= Rows from a spatial reasoning dataset =
--------

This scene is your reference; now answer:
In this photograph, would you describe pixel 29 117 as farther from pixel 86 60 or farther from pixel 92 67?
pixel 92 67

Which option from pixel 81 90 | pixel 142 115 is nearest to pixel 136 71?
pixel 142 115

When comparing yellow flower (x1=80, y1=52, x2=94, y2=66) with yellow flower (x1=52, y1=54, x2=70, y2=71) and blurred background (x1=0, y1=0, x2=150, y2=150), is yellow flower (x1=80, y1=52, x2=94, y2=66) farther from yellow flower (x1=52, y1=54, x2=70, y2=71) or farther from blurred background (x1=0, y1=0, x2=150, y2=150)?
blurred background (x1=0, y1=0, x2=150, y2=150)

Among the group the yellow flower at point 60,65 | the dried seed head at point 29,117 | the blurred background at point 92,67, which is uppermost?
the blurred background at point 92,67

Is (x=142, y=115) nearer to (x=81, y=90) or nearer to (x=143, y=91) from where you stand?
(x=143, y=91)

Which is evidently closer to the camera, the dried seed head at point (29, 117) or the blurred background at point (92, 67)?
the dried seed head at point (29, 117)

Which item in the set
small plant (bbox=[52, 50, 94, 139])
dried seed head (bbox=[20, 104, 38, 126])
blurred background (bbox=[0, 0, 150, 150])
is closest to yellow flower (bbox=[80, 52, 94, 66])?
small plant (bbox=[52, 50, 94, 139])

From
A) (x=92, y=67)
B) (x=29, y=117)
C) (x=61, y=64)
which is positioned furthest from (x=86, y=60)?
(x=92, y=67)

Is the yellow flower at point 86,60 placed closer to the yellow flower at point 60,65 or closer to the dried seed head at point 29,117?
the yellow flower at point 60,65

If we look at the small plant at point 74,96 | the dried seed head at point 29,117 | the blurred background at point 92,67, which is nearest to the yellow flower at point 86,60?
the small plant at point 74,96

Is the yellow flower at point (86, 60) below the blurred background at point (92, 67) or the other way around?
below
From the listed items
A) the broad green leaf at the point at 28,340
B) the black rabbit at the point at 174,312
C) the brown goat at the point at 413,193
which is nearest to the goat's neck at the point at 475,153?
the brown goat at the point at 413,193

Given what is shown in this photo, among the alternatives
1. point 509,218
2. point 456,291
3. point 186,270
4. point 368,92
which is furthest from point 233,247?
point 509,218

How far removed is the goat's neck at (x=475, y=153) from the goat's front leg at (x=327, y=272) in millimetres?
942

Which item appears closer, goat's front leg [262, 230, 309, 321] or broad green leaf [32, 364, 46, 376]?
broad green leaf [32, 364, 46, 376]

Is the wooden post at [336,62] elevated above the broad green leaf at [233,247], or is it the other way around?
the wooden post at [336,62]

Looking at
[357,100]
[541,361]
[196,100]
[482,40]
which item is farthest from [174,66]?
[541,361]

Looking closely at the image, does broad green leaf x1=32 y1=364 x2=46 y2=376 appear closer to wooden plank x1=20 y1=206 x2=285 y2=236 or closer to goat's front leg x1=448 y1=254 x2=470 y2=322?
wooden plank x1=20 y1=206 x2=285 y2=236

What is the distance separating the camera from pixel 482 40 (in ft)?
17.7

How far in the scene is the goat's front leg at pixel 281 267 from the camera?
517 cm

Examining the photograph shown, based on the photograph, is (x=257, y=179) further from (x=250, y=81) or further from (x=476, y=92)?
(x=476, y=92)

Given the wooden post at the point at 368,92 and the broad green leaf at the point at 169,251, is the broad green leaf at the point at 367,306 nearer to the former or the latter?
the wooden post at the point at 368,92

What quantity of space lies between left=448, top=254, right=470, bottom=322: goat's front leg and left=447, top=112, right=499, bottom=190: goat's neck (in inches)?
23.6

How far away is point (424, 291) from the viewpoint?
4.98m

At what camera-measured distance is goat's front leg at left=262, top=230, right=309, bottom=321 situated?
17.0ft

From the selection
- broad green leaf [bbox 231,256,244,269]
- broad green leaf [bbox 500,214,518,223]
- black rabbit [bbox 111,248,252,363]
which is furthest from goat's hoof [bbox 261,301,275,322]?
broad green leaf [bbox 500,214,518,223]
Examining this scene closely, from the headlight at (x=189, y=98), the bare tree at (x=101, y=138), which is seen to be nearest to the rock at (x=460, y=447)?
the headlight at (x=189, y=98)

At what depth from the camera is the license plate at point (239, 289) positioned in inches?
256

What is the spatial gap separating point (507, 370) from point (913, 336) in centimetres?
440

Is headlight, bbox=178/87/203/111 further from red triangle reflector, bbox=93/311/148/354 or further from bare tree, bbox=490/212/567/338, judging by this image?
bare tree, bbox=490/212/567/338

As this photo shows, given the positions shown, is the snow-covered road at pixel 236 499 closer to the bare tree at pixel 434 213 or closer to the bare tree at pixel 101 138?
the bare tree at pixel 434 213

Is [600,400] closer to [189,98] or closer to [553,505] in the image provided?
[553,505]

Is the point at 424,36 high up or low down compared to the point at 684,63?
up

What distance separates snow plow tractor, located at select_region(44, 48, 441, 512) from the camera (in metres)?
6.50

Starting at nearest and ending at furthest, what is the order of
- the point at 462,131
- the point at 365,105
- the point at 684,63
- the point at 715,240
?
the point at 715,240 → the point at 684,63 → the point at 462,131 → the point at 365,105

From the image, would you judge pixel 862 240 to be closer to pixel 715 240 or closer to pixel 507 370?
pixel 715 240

--------

= SHORT PROBLEM =
Reproduce the data above, substituting "snowplow" for every occurrence of "snow plow tractor" and leaving everything else unchanged.

= COMPLETE OUTPUT =
This scene is your reference; now answer:
In this photograph, would you describe pixel 29 117 as farther from pixel 86 60 or farther from pixel 92 67?
pixel 92 67

Which option from pixel 81 90 | pixel 142 115 is nearest to pixel 136 71?
pixel 142 115

When comparing yellow flower (x1=80, y1=52, x2=94, y2=66) with yellow flower (x1=52, y1=54, x2=70, y2=71) and blurred background (x1=0, y1=0, x2=150, y2=150), is yellow flower (x1=80, y1=52, x2=94, y2=66) farther from yellow flower (x1=52, y1=54, x2=70, y2=71) or farther from blurred background (x1=0, y1=0, x2=150, y2=150)?
blurred background (x1=0, y1=0, x2=150, y2=150)

Among the group the yellow flower at point 60,65 | the dried seed head at point 29,117 | the blurred background at point 92,67, which is uppermost?
the blurred background at point 92,67

Is (x=142, y=115) nearer to (x=81, y=90) or nearer to (x=143, y=91) from where you stand?
(x=143, y=91)

Which is evidently closer to the camera, the dried seed head at point (29, 117) or the blurred background at point (92, 67)?
the dried seed head at point (29, 117)

Which item in the set
small plant (bbox=[52, 50, 94, 139])
dried seed head (bbox=[20, 104, 38, 126])
blurred background (bbox=[0, 0, 150, 150])
is closest to yellow flower (bbox=[80, 52, 94, 66])?
small plant (bbox=[52, 50, 94, 139])

From
A) (x=92, y=67)
B) (x=29, y=117)
C) (x=61, y=64)
which is positioned furthest from (x=86, y=60)?
(x=92, y=67)

Is the yellow flower at point 86,60 placed closer to the yellow flower at point 60,65 or closer to the dried seed head at point 29,117?
the yellow flower at point 60,65

If we look at the small plant at point 74,96 | the dried seed head at point 29,117 | the blurred background at point 92,67, which is nearest to the yellow flower at point 86,60?
the small plant at point 74,96

Is the yellow flower at point (86, 60) below the blurred background at point (92, 67) or the other way around?
below
From the listed items
A) the broad green leaf at the point at 28,340
B) the black rabbit at the point at 174,312
C) the brown goat at the point at 413,193
which is nearest to the goat's neck at the point at 475,153?
the brown goat at the point at 413,193

Given what is shown in this photo, among the alternatives
1. point 509,218
2. point 456,291
3. point 186,270
4. point 368,92
which is furthest from point 233,247?
point 509,218

How far removed is the goat's neck at (x=475, y=153) from the goat's front leg at (x=327, y=272) in millimetres?
942

Which item appears closer, goat's front leg [262, 230, 309, 321] or broad green leaf [32, 364, 46, 376]?
broad green leaf [32, 364, 46, 376]

Is the wooden post at [336,62] elevated above the broad green leaf at [233,247], or is it the other way around?
the wooden post at [336,62]

Looking at
[357,100]
[541,361]
[196,100]
[482,40]
which item is farthest from [174,66]?
[541,361]

Looking closely at the image, does broad green leaf x1=32 y1=364 x2=46 y2=376 appear closer to wooden plank x1=20 y1=206 x2=285 y2=236 or closer to goat's front leg x1=448 y1=254 x2=470 y2=322?
wooden plank x1=20 y1=206 x2=285 y2=236

What is the distance separating the camera from pixel 482 40 (in ft)?
17.7

How far in the scene is the goat's front leg at pixel 281 267 from the camera?
517 cm

Examining the photograph shown, based on the photograph, is (x=257, y=179) further from (x=250, y=81) or further from (x=476, y=92)?
(x=476, y=92)

Given the wooden post at the point at 368,92 and the broad green leaf at the point at 169,251, is the broad green leaf at the point at 367,306 nearer to the former or the latter?
the wooden post at the point at 368,92

What quantity of space lies between left=448, top=254, right=470, bottom=322: goat's front leg and left=447, top=112, right=499, bottom=190: goat's neck (in inches)?
23.6

How far away is point (424, 291) from the viewpoint?
4.98m

At what camera-measured distance is goat's front leg at left=262, top=230, right=309, bottom=321 situated?
17.0ft

From the selection
- broad green leaf [bbox 231,256,244,269]
- broad green leaf [bbox 500,214,518,223]
- black rabbit [bbox 111,248,252,363]
which is furthest from goat's hoof [bbox 261,301,275,322]?
broad green leaf [bbox 500,214,518,223]
Examining this scene closely, from the headlight at (x=189, y=98), the bare tree at (x=101, y=138), which is seen to be nearest to the rock at (x=460, y=447)?
the headlight at (x=189, y=98)

At what depth from the camera is the license plate at point (239, 289) positioned in inches?
256

What is the spatial gap separating point (507, 370) from point (913, 336) in centimetres?
440

Is headlight, bbox=178/87/203/111 further from red triangle reflector, bbox=93/311/148/354 or further from bare tree, bbox=490/212/567/338, judging by this image?
bare tree, bbox=490/212/567/338

As this photo shows, given the positions shown, is the snow-covered road at pixel 236 499 closer to the bare tree at pixel 434 213 or closer to the bare tree at pixel 101 138?
the bare tree at pixel 434 213

Is [600,400] closer to [189,98] or closer to [553,505] in the image provided?
[553,505]

Is the point at 424,36 high up or low down compared to the point at 684,63?
up

What distance separates snowplow, located at select_region(44, 48, 441, 512) from the camera (in metres)?
6.50

Starting at nearest and ending at furthest, what is the order of
- the point at 462,131
- the point at 365,105
- the point at 684,63
- the point at 715,240
?
the point at 715,240 → the point at 684,63 → the point at 462,131 → the point at 365,105

From the image, would you judge pixel 862 240 to be closer to pixel 715 240 or closer to pixel 507 370?
pixel 715 240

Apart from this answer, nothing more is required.